Alterações na regra previdenciária
O deputado distrital Gabriel Magno (PT) foi o autor da proposta que corrigiu a omissão da legislação anterior. A partir de agora, o período trabalhado nas CREs conta para a contagem de tempo especial, desde que os educadores comprovem as condições de risco. Essa atualização entra em vigor imediatamente, mas exige documentação rigorosa que pode atrasar o acesso ao direito para muitos servidores.

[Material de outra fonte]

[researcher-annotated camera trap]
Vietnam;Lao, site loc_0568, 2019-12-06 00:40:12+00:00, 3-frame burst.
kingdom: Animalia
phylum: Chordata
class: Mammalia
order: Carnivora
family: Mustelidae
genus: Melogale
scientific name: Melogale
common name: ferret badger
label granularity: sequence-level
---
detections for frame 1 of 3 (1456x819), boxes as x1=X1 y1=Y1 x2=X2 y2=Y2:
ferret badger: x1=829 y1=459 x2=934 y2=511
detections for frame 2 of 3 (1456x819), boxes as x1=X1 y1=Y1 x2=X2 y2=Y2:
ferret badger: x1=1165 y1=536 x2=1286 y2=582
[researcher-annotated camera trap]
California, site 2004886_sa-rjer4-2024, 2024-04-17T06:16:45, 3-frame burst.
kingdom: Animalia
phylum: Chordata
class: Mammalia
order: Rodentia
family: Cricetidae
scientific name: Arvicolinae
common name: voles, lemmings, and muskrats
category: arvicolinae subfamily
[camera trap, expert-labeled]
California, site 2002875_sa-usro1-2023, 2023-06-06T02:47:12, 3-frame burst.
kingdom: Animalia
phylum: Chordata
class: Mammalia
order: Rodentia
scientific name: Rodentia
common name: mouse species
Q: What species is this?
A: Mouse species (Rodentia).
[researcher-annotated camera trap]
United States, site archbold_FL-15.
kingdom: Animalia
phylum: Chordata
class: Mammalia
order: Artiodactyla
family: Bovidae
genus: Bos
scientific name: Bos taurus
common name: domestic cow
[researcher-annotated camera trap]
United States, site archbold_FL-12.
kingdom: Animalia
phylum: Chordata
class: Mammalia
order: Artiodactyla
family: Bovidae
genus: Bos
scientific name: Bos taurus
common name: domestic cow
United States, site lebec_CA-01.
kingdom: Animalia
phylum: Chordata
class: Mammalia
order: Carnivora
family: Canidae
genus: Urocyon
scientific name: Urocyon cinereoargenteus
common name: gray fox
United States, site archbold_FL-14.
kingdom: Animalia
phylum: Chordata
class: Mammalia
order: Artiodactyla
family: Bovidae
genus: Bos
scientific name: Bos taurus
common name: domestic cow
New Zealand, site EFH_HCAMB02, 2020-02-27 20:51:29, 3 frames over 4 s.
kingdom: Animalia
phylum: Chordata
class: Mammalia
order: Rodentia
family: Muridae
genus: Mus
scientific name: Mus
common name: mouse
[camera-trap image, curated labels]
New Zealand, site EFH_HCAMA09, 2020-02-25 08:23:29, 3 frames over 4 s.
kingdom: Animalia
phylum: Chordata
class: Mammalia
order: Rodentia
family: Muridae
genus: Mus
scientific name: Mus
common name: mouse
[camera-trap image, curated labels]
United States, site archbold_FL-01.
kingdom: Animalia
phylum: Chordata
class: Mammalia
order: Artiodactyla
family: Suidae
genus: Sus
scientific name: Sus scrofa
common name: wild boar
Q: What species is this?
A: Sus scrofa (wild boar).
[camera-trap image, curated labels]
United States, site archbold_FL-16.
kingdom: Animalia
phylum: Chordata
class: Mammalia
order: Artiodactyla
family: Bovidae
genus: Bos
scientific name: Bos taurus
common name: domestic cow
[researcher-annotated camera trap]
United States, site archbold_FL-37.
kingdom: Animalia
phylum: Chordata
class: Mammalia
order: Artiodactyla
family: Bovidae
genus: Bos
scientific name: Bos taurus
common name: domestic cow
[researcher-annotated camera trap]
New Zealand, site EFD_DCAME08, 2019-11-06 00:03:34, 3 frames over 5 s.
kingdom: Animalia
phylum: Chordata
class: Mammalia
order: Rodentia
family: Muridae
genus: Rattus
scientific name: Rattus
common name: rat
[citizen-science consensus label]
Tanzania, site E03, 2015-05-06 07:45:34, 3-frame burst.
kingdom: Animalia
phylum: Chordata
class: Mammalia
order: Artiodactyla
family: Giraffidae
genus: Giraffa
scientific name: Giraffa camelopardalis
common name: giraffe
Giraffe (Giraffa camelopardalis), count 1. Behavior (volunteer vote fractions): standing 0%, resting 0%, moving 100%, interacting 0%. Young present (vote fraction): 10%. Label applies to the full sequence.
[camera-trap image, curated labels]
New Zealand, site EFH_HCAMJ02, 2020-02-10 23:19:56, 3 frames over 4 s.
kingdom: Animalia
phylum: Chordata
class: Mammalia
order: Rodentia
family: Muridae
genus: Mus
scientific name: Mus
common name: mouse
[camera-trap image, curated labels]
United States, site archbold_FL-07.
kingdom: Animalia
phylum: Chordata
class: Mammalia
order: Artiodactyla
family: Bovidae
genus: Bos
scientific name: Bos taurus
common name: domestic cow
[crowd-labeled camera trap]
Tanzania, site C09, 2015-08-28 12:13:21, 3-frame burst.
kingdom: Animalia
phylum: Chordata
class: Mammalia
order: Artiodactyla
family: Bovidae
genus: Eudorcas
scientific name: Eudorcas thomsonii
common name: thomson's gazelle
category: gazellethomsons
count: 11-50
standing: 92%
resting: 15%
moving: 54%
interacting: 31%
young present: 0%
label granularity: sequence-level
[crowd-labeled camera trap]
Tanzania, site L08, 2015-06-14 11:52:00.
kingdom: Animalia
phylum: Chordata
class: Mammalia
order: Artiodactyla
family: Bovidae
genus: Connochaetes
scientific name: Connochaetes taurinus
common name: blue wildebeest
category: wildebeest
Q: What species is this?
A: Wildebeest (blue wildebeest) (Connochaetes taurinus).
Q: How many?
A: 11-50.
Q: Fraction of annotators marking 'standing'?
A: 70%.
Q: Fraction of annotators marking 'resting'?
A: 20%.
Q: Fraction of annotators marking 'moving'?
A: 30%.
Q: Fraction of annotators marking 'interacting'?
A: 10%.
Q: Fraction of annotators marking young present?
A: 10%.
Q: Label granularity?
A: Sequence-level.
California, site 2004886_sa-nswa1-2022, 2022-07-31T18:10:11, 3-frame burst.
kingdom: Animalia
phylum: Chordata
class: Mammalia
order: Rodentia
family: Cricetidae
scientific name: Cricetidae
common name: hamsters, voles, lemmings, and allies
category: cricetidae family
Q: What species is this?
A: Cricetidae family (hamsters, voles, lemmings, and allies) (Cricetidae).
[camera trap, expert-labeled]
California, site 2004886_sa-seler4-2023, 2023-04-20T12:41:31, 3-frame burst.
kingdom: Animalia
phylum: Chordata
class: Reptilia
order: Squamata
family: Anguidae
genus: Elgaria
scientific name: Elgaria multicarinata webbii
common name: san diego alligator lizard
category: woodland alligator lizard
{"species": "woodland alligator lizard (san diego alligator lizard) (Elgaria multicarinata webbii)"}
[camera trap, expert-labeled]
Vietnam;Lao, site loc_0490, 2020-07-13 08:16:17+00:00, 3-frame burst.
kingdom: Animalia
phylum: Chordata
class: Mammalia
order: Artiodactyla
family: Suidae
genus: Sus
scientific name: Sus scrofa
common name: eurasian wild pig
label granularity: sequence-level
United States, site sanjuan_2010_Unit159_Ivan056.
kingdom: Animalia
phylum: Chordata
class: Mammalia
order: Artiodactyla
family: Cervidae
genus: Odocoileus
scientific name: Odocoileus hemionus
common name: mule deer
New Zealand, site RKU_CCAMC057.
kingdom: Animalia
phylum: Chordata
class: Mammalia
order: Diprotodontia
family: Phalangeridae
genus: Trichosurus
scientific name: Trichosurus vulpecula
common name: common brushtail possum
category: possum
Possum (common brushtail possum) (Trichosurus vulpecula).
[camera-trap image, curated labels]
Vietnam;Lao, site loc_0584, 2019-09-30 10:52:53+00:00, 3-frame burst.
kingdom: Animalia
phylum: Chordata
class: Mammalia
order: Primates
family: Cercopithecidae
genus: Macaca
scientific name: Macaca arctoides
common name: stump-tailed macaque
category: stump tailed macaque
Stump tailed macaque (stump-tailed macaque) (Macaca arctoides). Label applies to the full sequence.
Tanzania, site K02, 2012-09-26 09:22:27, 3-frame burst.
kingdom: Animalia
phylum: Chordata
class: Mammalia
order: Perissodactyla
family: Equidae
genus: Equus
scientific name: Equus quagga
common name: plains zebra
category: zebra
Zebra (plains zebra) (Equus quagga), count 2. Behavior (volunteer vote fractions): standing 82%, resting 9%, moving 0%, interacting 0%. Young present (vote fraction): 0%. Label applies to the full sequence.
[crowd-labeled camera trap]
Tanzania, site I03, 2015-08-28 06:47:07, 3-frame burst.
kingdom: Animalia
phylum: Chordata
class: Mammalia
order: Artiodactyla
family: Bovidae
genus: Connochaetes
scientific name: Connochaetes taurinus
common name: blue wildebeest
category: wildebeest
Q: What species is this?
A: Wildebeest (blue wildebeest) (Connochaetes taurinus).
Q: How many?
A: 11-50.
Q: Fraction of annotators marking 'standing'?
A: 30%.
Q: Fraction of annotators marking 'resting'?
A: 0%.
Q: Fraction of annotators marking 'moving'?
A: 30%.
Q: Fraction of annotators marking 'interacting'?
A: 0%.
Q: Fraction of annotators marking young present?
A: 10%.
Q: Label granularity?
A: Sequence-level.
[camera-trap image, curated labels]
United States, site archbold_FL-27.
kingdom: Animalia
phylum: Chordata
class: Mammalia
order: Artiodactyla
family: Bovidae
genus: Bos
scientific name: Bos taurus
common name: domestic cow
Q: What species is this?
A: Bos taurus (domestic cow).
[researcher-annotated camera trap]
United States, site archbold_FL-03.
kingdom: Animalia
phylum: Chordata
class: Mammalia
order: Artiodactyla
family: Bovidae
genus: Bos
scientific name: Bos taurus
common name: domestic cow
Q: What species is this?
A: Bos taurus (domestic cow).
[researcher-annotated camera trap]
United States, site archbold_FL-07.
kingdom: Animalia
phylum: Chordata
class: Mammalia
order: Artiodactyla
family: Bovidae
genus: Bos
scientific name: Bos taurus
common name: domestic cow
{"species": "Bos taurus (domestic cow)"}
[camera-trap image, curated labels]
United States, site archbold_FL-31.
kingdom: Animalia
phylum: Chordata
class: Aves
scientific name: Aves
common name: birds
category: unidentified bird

Consequências para a categoria
Professores que atuam fora das salas de aula enfrentavam barreiras para se aposentar mais cedo, apesar de cumprirem funções essenciais ao sistema educacional. A sanção da lei tenta reparar essa lacuna, porém revela a demora em estender proteções já previstas para outros profissionais da educação. Com a mudança, o Distrito Federal equaliza direitos, mas deixa claro o prejuízo acumulado por anos de regras restritivas.
Próximos passos para os servidores
Os beneficiados devem reunir laudos e comprovantes de exposição a agentes nocivos para solicitar o reconhecimento do tempo especial junto ao órgão competente. A medida atende a uma demanda antiga da categoria, mas reforça que muitos educadores seguiram em condições adversas sem a devida contrapartida previdenciária até a publicação da norma.